Anyway, there are any number of note-taking apps and I’d like to share some considerations that may lead you to choose some of them for your workflows.
Organized to a T
If you’re looking for note-taking with extensive formatting and organization capabilities, you may want to try Evernote. This platform offers a pleasing cross-platform design for its capabilities—embedding images, attaching files, scanning documents, clipping websites, integrating with productivity apps, and more.
On the Mac, I’m told that Evernote Legacy is the way to go as the latest version lacks some key features. This sounds like a repeat of Apple’s iWork debacle when Pages, Numbers, and Keynote transitioned from iWork ’09 to their subsequent versions, which have only recently reached their older siblings’ functionality.
However, if you’re doing research, consider DEVONthink. And if you’re writing a manuscript, try Scrivener.

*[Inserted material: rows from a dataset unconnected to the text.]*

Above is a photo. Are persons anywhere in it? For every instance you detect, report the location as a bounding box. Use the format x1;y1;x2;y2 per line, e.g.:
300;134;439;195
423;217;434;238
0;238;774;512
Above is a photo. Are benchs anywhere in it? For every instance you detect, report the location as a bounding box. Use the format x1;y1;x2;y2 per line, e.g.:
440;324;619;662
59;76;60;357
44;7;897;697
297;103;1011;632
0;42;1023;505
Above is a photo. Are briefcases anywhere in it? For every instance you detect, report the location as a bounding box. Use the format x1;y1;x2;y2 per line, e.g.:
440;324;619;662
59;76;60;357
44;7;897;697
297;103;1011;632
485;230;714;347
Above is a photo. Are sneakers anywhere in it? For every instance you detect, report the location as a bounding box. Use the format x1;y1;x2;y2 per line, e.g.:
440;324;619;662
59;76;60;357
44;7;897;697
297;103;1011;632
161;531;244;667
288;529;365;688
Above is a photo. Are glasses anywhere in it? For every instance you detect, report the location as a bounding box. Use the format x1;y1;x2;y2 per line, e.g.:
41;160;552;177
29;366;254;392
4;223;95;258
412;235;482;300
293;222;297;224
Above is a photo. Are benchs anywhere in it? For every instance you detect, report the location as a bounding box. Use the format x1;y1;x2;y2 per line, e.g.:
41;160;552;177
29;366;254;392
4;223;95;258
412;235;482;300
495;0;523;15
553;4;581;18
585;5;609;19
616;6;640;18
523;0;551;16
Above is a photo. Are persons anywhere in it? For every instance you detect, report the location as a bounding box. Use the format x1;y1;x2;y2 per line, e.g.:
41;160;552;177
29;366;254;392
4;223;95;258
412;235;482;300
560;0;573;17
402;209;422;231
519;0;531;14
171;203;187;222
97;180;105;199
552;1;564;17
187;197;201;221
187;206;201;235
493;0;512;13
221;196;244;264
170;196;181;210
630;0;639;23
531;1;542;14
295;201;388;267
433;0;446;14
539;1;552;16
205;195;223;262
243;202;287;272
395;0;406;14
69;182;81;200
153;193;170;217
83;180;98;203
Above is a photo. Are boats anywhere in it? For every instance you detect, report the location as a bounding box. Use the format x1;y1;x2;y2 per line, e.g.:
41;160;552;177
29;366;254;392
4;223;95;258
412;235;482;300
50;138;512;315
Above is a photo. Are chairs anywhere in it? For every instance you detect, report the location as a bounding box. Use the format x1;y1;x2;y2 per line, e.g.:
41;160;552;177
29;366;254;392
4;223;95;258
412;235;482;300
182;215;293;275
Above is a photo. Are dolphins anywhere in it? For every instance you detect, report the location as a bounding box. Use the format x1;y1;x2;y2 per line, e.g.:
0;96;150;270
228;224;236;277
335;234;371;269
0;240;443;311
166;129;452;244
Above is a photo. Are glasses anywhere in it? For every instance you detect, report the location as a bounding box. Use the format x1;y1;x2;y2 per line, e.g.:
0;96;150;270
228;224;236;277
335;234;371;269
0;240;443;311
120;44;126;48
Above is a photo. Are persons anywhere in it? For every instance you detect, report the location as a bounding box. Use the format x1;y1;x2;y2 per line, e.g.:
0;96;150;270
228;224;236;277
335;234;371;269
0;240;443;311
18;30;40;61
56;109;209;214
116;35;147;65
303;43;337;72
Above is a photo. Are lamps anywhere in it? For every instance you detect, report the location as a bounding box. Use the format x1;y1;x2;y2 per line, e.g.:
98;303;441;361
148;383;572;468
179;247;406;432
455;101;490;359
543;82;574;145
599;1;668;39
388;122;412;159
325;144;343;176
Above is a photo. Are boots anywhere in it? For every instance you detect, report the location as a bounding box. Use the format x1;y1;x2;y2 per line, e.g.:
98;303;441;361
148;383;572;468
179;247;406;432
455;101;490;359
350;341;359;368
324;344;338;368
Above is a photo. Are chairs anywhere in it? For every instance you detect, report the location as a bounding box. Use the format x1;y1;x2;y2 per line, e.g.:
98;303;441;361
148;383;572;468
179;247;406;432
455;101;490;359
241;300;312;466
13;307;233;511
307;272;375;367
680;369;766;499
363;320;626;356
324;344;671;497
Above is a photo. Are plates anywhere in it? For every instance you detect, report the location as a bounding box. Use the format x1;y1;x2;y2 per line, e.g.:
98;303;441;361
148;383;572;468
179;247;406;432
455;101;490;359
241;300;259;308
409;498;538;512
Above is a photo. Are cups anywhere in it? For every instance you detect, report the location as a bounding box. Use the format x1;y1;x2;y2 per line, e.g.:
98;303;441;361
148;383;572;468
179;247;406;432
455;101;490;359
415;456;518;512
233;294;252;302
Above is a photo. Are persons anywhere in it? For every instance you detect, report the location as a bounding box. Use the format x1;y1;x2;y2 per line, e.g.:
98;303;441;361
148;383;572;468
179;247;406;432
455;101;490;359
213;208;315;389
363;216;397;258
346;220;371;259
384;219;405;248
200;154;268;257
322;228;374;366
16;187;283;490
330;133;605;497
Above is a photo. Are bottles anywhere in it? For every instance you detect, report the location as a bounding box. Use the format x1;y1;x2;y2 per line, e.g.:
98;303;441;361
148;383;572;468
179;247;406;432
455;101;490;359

[Update: As of late 2023, Evernote has dropped support for its Legacy version and users I know are switching to Apple Notes.]
Productive Doodling
If sketching and handwriting are your cup of tea and you want a digital experience, check out Notability. Combine drawings, photos, and handwritten notes; collaborate with written or oral commenting; annotate PDFs; and sync across devices.
Plain Old Notes
If you can’t imagine taking anything but plain old text notes—and you don’t need any illustration, organization, or other fancy features—maybe just use Notes. Apple’s stock app may be good enough for you.
I use it for my running list of future Mac Mondays topics, typing speaking notes for presentations, listing charitable contributions, and drafting email messages I don’t want to risk sending prematurely.
Notes provides basic, single-level folder organization, which I find I barely use. Most of my time in Notes is regularly editing five or fewer entries and quickly forgetting about the other 200 in my database.
It also offers collaboration, simple password security, text styles, checklists, and tables, and integrates with a number of other Apple apps. Notes works on macOS, iOS, and on the web, and syncs over iCloud or any email account. A similar alternative is Simplenote.
What about Mail? I don’t recommend using Mail to take notes. It’s pretty limited with text formatting, attachments are a doozy, and organization is a bit lackluster, too. Stick with sending and receiving email messages.
So, what’s your favorite note-taking app?